Attorney Martin Garbus told CNN Wednesday that he has agreed to represent Imus in a wrongful breach of contract suit against his former employer.
Garbus would not disclose when he was retained by Imus but said he plans to file an action against CBS in the near future. Calls made to Imus by CNN were not returned. (Watch why Imus is hitting back at his former employer )
A CBS spokesman declined comment.
Imus had $40 million remaining on a multiyear contract that began in 2006 and included a clause that CBS wanted him to be "irreverent" and "controversial," according to CNN legal analyst Jeffrey Toobin, who was shown part of the contract.

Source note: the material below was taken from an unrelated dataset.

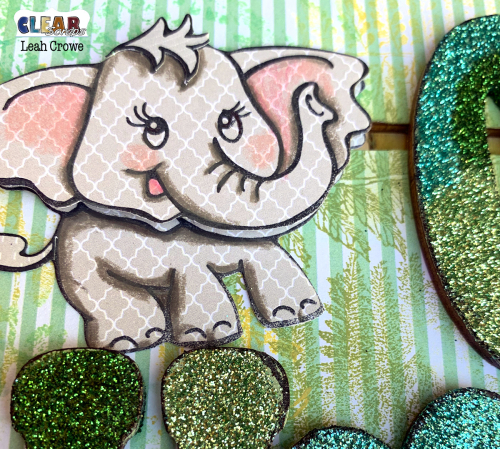 Pallet4_OurHome_LeahCrowe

"Company (CBS Radio) acknowledges that Artist's (Imus') services to be rendered hereunder are of a unique, extraordinary, irreverent, intellectual, topical, controversial and personal character and that programs of the same general type and nature containing these components are desired by Company and are consistent with Company rules and policies."

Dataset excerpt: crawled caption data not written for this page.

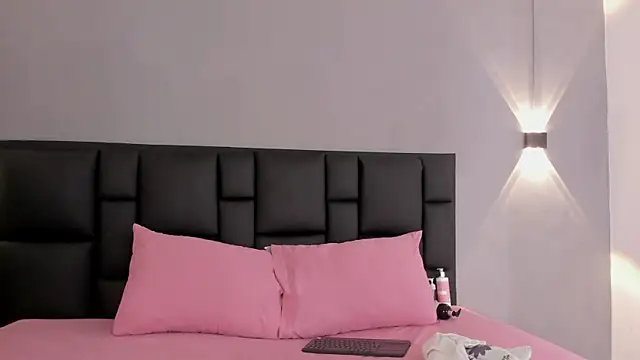 JadeHearrt online show from 06/22/26, 06:49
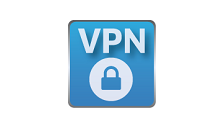 LANCOM VPN Option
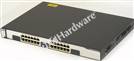 WS-C3750G-24T-E 3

Toobin said the legal issues in the Imus case are simple: "Did Imus breach his contract by saying what he did about the Rutgers basketball team?"
CBS dismissed Imus on April 12, eight days after he called the Rutgers players "nappy-headed 'hos" on his radio show, "Imus in the Morning."
"What stands out in the contract is he is supposed to be controversial and irreverent. That's what his statement about the Rutgers basketball team was," Toobin said.
"How is CBS going to argue that what he said was so controversial and so offensive that it isn't what they asked for in the contract?"
The contract does provide that CBS Radio may terminate the agreement for "just cause."
According to the document, this includes "on-air mention whatsoever by Artist (Imus) of company's officers or directors. Such limitation shall not preclude references to members of station management, so long as such references are not overtly inflammatory or malicious."